At a rally in Prescott Valley, Arizona, Tuesday evening, the Republican sought to shift the focus on whether he has paid any income taxes over a nearly two-decade period—due to a $916 million business loss on his 1995 tax returns—to his Democratic presidential rival.

The tactic of shifting blame is one he has used many times before in the campaign—including when he finally recognized that President Barack Obama was born in the U.S., then promptly blamed Clinton for first fueling the questions, a charge without substance.

“So now after years of failure she complains about how I’ve used tax laws of this country to my benefit. Then I ask a simple question: Why didn’t she ever try to change those laws so I couldn’t use them?” Trump told his audience. “The reason that she did not do that is her donors and contributors have used those same tax laws as I did, the same way,” he said.

As of Aug. 31, FEC fillings show that Trump has personally donated $54 million of the $165.9 million his campaign has raised. 

The New York Times reported Saturday night that a leaked copy of his 1995 tax records showed he declared a $916 million business loss that legally allowed him to avoid paying federal income taxes for two decades.

Trump's attempt to shift blame to Clinton comes after two days in which the candidate and his surrogates have portrayed his avoidance of paying income taxes as a master stroke of business acumen.

“I have legally used the tax laws to my benefit,” Trump told an audience Monday at a rally in Pueblo, Colorado. “Honestly, I have brilliantly used those laws.”

“The man’s a genius,” former New York mayor and Trump supporter Rudolph Giuliani said Sunday on CNN’s “State of the Union.” “He knows how to operate the tax code for the people that he’s serving.”

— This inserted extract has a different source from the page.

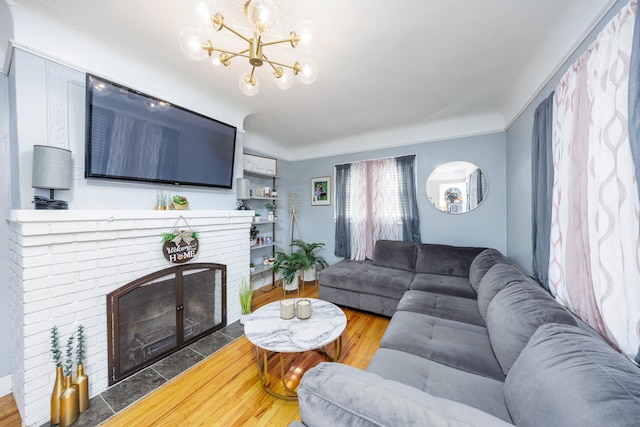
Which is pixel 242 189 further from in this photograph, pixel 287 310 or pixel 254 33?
pixel 254 33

On Tuesday, that emphasis had morphed into a full-on critique of his presidential rival, with Trump arguing that Clinton could have changed the laws when she was in the U.S. Senate representing the state of New York.

“These politicians folks don’t have a clue and if they do they can't do it because their donors won’t let them," Trump said.

Trump said he knows who Clinton’s donors are, “but it’s not up to me to make them public figures.”

Then he named names: “George Soros, who declared losses of $1.5 billion. Soros declared losses, $1.5 billion in just six months. And Warren Buffett declared $873 million. Ask him did they write of the losses? Oh, I doubt it right? Oh, I doubt it.”

Both Soros and Buffett have reportedly seen losses, but without seeing their returns, there's no way of knowing if they claimed losses on their personal tax returns.

At a Monday rally in Toledo, Ohio, Clinton sought to portray Trump's financial moves as self-serving.

“He abuses his power, games the system, puts his own interests ahead of the country’s,” Clinton said. “It’s always Trump first, and everyone else last.”

Trump’s defense of his tax history dominated his speeches at two rallies Monday. On Tuesday, he again said that he knows the complex system better than anyone, and claimed that, as a result, he is especially qualified to fix it.

It remains unclear whether Trump has paid any income taxes since reporting the $916 million business loss, and, citing an IRS audit, he has refused to make his tax returns public. Clinton and her husband have released seven years’ worth of returns, and Trump would be the first presidential candidate from a major party since Richard Nixon not to do so.

While Trump said in the first presidential debate that not paying income taxes "makes me smart," most voters see doing so as unpatriotic. A CNN/ORC poll released Monday found that 86 percent of those surveyed viewed paying taxes as every American's "civic duty."